Despite their resemblance to one another, each monster is different from the others in behavior. They move at different speeds and follow different patterns through the maze. If you cannot distinguish between them as the game progresses, you are much more likely to get caught. Naturally, with four monsters and only one Pac-Man, the odds are hardly even. The patterns of the monsters are bound to converge on Pac-Man sooner or later, and it is usually sooner. At such times, Pac-Man’s only salvation is in one of the four energy dots that transfigure him into a superman and make the monsters run for their lives.

Monsters, however, do not scare for very long. Those religious experiences of life, those times when we are so spiritually supercharged that demons quake at the sight, do not last very long, and the monsters know it. Soon they begin to flash, meaning they are going to turn back to their usual colors. Normalcy will soon return, and Pac-Man had better get back to eating as many dots as possible, to run up the score before the monsters come again. It is worth noting that the longer the game goes on, the faster the monsters move, and the shorter their blue periods are. It is just like what happens as one advances in the spiritual life.

Occasionally as Pac-Man makes his way, cherries appear in the maze, and if you are good enough to get into the advanced stages of the game, other types of fruit also show up. If your Pac-Man can eat them, you get big bonus points. The problem is that you never know when or where they will appear, and they usually lure Pac-Man away from the safety of the energy dots, out to where the monsters are freewheeling through the alleys. You might call the fruits opportunity, or you might call them temptation.

If Pac-Man manages to outwit the monsters long enough to eat all the dots in the maze, there is a short intermission and even a little show in which all the characters cavort about harmlessly. It is a plateau, a short rest, before another maze appears, and life goes on. It would be interesting to compare the various mazes to Erik Erikson’s stages of growth or James Fowler’s stages of faith, though I haven’t been able to do so because I am stuck in the beginning mazes. It is clear, however, that the successive mazes of Pac-Man in some way bear witness to life as it moves from one stage to another.

I suspect that Pac-Man was developed by those in the Wesleyan tradition. Some sort of “prevenient grace” predisposes humans with quarters to enter into the maze and “to go on to perfection.” But there is a Hebraic strain, too. An adaptation of the game is a switch to silence its electronic sounds allowing the player to “Be still, and know

The clincher, however, that relates Pac-Man to life is the price one pays. The unadept pay a high price in quarters; the adept require less money, but pay in time and concentration and Pac-Man elbow!

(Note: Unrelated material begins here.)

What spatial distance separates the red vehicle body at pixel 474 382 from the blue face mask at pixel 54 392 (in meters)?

Why does Pac-Man appeal? Because it mirrors the patterns of reality. Like life, it presents us with days of frustration and moments of salvation; it includes pursuit by demons and rebirth for another try; it makes us attempt to survive through maze after maze. It includes the hope that pulls one on, and the sad song at the end when one finally steps away and another takes one’s place at the controls. Pac-Man is the story of life as we hear it in the Judeo-Christian tradition; it is the most thoroughly theological of all the video games.

When the Century pays me for this article, I would like the money in quarters.